◆ **Document segment**:
━━━

A specific difficulty is getting them to realize that one of the paths to success is that the opponent (government, etc.) uses too much power that causes a backlash.
In today's New York Times Book review, Eric Foner reviews 'Freedom Riders: 1961 and the Struggle for Racial Justice,' by Raymond Arsenault.
Here are some excerpts that provide an historical backdrop that I think is important to recall:-
In most parts of the world, a bus journey would hardly have attracted attention. In the Jim Crow South of 1961, the Freedom Riders encountered shocking violence that deeply embarrassed the Kennedy administration. Outside Anniston, Ala., a mob set one of the buses on fire. The riders were lucky to escape with their lives. In Birmingham, police officers gave Klan members 15 minutes to assault the riders at the bus station before intervening. The result was what Arsenault calls "one of the bloodiest afternoons in Birmingham's history."

━━━

◆ **Data shown**:
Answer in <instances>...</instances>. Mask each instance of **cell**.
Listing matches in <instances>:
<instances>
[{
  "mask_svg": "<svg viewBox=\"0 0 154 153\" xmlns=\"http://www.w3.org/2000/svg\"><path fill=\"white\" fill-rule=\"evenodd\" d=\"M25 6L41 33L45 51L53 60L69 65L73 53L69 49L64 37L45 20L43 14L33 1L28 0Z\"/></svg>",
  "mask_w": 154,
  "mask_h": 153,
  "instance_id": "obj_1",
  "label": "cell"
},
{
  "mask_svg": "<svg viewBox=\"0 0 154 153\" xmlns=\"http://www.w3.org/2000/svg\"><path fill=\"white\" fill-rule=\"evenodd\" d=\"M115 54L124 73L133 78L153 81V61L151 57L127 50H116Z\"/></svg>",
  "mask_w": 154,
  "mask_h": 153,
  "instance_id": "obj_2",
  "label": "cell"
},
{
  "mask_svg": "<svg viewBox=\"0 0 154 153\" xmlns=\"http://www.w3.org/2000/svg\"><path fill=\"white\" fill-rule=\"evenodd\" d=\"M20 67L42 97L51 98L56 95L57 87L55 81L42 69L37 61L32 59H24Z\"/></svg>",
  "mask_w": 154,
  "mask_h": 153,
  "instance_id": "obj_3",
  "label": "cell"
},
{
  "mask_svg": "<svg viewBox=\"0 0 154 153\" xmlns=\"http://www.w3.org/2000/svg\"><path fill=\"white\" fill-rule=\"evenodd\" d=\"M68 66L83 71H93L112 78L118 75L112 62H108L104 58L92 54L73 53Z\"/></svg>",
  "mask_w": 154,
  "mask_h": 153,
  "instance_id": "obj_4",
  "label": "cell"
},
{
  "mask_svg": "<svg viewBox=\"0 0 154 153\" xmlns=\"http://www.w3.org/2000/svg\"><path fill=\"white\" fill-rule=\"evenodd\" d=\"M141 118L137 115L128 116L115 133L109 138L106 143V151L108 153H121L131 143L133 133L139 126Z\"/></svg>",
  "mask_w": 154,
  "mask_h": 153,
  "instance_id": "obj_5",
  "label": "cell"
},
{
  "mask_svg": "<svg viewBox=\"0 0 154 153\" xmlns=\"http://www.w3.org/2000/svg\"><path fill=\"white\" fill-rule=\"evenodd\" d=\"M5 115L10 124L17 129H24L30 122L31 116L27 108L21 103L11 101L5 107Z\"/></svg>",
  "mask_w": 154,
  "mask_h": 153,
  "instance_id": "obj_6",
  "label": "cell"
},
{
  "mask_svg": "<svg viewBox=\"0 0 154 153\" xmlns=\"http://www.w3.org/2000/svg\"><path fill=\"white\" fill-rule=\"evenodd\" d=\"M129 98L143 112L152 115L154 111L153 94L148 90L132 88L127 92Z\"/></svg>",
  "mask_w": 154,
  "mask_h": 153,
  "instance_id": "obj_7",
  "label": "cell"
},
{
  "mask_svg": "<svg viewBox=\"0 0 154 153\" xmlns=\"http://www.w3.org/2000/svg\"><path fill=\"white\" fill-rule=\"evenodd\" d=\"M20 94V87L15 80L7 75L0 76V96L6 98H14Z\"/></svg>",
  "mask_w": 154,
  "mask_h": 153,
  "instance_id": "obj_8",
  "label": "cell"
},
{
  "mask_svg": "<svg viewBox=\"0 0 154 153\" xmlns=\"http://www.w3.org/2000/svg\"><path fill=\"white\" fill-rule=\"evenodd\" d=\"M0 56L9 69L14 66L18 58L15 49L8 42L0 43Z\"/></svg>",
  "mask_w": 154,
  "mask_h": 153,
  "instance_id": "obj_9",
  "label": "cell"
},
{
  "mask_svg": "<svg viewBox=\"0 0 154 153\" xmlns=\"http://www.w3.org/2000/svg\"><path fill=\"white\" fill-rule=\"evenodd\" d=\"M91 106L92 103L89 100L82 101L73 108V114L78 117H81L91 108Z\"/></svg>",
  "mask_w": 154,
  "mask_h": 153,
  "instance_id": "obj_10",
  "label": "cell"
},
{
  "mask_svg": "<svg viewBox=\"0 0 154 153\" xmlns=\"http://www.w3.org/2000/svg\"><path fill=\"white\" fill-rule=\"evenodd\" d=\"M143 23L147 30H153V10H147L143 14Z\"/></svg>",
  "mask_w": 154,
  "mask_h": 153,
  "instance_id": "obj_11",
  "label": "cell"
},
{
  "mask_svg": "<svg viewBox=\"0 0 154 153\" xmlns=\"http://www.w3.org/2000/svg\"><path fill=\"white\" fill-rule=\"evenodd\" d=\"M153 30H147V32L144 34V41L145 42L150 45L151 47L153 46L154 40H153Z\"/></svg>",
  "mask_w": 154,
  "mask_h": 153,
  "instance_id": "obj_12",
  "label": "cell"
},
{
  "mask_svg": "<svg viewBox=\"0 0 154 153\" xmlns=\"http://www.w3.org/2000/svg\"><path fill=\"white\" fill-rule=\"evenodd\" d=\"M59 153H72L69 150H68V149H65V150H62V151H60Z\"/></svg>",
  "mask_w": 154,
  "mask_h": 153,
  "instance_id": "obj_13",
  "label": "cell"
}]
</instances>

━━━

◆ **Task requirements**: Update the Freedom Riders passage from "A specific difficulty" to "causes a backlash.", swapping "opponent" for "adversary".

◆ **Your response**:
A specific difficulty is getting them to realize that one of the paths to success is that the adversary (government, etc.) uses too much power that causes a backlash.